This attitude is common among her African-American peers, according to a new nationwide survey of U.S. high school students.

"I know kids who've been through less and maybe they can't handle it," said Fleming, who will head to Florida A&M University in the fall in hopes of eventually becoming a veterinarian. "But my mom always tells me, 'Work hard, stay positive and you'll makeit."'

A poll released by Hamilton College in Clinton, New York, found that 70 percent of black students ages 15 to 18 thought their standard of living would be better than their parents, compared with just 36 percent of white students.

Overall, 39 percent of respondents thought they would have a higher living standard.

Those numbers and the level of optimism among black students appeared to be closely tied to their enthusiasm for President Barack Obama, the first black U.S. president, making for what some called the "Obama effect."
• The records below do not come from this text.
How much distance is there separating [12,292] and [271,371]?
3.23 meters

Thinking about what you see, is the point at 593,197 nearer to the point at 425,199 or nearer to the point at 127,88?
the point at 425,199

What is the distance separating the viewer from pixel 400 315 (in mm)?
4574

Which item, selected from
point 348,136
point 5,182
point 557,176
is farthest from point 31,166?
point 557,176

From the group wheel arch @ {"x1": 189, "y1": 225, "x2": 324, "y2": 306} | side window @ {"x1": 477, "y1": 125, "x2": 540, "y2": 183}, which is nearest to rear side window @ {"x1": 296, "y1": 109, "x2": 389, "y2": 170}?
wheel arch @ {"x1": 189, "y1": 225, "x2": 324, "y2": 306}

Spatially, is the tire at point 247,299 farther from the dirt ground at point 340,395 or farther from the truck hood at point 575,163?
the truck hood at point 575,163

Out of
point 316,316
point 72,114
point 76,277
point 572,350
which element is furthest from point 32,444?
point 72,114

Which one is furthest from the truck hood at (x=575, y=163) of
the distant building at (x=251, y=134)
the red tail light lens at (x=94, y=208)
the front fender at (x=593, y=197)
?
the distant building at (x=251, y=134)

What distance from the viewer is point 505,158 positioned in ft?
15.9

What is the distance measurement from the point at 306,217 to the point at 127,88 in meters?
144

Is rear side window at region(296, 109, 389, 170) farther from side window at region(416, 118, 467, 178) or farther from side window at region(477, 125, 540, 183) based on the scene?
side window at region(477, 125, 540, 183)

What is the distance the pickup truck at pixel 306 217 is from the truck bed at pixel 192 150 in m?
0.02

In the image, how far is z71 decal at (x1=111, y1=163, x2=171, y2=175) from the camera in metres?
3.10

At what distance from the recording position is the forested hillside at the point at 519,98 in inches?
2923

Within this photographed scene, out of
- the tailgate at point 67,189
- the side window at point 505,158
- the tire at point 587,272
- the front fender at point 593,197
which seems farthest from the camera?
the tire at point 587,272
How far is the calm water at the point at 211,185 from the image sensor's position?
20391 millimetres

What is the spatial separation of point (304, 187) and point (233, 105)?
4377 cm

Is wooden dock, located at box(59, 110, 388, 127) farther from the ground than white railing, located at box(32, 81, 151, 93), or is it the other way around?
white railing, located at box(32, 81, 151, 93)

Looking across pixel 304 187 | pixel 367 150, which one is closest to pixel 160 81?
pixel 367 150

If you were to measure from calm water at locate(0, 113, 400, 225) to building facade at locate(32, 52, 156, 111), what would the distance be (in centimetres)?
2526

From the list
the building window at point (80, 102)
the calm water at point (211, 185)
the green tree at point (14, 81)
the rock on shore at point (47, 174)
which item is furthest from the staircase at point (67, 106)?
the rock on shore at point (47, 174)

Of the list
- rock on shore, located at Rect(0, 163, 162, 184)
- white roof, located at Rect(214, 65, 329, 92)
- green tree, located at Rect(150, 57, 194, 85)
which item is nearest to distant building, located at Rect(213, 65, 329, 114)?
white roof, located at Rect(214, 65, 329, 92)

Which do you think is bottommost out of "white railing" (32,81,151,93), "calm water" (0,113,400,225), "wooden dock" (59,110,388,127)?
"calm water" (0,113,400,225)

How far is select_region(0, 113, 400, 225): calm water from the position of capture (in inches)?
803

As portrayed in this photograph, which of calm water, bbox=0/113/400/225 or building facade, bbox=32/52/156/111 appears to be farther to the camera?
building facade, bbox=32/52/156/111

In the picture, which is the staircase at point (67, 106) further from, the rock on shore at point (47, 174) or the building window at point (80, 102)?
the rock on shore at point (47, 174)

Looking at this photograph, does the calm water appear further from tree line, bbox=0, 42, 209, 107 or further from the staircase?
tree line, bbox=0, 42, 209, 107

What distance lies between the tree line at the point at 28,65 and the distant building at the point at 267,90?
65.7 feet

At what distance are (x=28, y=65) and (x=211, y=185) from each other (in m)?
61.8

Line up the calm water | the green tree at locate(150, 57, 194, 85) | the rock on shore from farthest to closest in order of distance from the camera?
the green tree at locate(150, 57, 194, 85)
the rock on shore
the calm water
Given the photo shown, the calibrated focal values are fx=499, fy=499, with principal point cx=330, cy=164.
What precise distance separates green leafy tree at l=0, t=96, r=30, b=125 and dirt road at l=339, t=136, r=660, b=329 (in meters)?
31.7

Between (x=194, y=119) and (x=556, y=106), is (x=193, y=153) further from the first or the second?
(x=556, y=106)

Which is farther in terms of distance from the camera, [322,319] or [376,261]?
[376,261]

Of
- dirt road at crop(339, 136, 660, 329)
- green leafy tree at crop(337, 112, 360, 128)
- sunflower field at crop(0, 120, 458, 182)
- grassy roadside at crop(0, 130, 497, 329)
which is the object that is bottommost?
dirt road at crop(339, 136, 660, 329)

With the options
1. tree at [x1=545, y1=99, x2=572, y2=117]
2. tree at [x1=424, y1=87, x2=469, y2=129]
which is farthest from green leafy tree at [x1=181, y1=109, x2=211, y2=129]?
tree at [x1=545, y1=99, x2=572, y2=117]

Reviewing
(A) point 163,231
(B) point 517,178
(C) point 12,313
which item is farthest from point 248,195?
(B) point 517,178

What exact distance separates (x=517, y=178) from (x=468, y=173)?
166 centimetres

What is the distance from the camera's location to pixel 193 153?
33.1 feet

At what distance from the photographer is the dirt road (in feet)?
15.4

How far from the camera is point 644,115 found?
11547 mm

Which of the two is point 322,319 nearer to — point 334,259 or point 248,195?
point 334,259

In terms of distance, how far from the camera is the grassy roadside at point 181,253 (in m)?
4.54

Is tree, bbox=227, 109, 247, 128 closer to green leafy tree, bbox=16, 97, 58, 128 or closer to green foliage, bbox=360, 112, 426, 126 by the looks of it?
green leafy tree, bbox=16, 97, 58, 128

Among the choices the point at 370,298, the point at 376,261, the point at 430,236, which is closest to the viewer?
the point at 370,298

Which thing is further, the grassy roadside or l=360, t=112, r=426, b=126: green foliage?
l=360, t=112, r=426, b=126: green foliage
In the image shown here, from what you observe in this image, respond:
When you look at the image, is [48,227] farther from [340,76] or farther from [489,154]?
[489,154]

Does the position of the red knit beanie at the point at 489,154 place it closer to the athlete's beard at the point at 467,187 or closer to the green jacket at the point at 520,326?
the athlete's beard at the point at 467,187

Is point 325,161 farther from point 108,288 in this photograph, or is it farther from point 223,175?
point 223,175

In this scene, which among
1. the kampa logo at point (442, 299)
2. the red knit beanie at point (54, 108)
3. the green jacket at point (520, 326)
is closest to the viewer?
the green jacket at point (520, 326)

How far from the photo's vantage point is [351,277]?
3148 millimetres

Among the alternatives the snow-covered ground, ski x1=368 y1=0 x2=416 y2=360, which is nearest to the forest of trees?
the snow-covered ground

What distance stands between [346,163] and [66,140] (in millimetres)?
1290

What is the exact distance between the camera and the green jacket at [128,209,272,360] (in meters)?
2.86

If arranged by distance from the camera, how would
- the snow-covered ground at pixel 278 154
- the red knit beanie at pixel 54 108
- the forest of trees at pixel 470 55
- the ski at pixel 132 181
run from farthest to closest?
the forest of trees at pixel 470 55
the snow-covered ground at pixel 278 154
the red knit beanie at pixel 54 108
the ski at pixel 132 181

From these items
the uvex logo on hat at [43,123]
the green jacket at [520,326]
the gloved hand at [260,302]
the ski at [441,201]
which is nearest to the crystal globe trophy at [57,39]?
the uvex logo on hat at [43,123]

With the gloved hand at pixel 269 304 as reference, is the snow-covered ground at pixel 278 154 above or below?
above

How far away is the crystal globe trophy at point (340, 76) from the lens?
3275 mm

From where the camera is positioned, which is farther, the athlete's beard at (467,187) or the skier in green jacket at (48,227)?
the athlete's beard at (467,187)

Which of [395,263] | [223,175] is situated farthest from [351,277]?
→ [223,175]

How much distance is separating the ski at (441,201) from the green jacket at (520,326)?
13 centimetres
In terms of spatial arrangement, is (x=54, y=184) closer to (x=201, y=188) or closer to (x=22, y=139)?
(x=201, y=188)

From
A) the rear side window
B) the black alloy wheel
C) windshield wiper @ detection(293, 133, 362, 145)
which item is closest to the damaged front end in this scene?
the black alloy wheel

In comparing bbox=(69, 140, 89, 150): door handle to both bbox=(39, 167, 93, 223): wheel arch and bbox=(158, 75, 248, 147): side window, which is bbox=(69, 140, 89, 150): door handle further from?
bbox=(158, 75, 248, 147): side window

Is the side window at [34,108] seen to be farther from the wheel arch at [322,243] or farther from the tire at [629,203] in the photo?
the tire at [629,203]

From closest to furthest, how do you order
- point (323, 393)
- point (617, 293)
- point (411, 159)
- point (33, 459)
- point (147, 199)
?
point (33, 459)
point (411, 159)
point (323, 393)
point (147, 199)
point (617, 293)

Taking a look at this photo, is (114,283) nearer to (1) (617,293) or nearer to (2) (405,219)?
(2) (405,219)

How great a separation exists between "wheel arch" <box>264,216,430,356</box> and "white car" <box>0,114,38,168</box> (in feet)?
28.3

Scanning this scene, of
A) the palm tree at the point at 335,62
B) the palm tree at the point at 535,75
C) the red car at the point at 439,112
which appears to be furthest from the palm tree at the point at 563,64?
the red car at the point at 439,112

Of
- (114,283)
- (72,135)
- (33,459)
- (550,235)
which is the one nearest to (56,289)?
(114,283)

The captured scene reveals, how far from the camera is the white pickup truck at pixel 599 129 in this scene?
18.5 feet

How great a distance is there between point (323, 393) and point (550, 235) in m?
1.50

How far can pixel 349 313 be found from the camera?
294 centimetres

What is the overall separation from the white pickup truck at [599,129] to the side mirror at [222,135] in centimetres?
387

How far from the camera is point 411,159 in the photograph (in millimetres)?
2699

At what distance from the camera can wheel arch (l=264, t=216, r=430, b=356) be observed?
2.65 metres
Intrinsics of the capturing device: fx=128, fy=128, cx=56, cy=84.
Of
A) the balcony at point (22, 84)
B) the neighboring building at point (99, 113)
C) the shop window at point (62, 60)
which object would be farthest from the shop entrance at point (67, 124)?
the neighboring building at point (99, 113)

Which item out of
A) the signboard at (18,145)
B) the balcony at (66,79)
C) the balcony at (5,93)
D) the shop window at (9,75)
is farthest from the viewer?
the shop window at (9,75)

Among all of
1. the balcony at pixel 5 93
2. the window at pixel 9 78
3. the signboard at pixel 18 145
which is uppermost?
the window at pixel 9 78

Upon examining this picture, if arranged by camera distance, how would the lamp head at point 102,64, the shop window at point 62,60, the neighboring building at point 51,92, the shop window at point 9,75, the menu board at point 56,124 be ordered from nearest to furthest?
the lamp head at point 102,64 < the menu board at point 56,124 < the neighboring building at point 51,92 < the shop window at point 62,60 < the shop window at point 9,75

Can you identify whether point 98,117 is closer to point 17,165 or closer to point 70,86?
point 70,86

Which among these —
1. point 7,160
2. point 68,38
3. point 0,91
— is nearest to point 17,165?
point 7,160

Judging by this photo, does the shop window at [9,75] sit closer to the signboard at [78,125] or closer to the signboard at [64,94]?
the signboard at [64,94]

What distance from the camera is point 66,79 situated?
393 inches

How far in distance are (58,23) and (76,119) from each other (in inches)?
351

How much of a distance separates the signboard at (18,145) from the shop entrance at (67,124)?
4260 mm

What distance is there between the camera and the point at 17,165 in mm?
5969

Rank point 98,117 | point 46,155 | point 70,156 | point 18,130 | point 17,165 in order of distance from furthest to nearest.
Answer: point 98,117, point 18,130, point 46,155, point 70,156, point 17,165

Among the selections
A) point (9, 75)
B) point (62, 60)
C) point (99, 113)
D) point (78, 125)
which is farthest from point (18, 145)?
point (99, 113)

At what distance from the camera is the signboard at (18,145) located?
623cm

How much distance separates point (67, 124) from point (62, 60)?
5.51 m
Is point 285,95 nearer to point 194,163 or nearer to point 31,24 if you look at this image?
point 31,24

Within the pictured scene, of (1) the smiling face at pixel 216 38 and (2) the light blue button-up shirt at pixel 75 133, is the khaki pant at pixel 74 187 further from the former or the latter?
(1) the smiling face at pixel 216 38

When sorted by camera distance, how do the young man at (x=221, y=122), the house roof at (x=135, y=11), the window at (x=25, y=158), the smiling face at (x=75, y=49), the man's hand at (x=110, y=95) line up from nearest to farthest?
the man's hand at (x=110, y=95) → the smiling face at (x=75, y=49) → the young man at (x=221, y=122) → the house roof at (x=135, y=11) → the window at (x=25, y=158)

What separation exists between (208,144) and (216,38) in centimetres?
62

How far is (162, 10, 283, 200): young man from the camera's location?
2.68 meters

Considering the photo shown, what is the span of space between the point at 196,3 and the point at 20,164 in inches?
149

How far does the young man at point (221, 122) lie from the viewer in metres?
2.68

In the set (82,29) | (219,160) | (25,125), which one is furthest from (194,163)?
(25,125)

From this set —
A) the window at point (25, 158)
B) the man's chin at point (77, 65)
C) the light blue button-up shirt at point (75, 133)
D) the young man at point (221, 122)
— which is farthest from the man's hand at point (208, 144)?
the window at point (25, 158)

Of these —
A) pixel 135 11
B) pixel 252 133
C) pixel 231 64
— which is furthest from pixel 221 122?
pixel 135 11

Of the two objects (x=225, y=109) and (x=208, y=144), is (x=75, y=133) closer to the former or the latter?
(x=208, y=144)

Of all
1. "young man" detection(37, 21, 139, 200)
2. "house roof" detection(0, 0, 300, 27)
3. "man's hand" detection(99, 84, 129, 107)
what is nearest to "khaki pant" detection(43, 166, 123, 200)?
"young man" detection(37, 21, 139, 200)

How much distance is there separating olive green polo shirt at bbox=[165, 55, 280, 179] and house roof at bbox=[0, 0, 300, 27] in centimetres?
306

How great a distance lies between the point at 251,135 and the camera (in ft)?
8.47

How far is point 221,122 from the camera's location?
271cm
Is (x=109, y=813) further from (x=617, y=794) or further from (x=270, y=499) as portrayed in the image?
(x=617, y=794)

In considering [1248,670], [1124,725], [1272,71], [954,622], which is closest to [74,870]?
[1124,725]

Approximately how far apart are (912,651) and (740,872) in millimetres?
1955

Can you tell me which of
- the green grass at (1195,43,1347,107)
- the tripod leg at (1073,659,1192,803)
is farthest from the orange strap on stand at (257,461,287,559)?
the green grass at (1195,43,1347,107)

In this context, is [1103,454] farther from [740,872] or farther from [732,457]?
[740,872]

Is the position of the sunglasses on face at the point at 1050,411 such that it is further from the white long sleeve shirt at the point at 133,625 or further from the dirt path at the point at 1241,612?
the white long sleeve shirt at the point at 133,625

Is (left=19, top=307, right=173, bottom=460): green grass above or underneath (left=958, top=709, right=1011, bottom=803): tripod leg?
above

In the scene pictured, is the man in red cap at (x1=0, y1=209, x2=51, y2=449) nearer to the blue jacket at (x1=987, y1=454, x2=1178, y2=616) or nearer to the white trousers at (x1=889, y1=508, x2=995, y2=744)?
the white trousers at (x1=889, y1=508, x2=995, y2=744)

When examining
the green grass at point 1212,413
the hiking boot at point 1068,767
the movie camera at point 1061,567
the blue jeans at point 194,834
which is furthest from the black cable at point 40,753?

Asked about the president's performance, more than two-thirds of black students rated his performance as "good" or "very good," compared with 23 percent of white students. Overall, about a quarter of the students who were surveyed rated the president highly.

The Hamilton College survey involved 818 high school students from across the country who were surveyed last month. The poll, funded by the school's Levitt Center for Public Affairs, has a margin of error of plus-or-minus 3.5 percentage points.Stephen Wu, the Hamilton economist who oversaw the poll, said he was surprised by the stark difference in optimism among races and that black students' attitudes appeared to be so tied to their view of the president.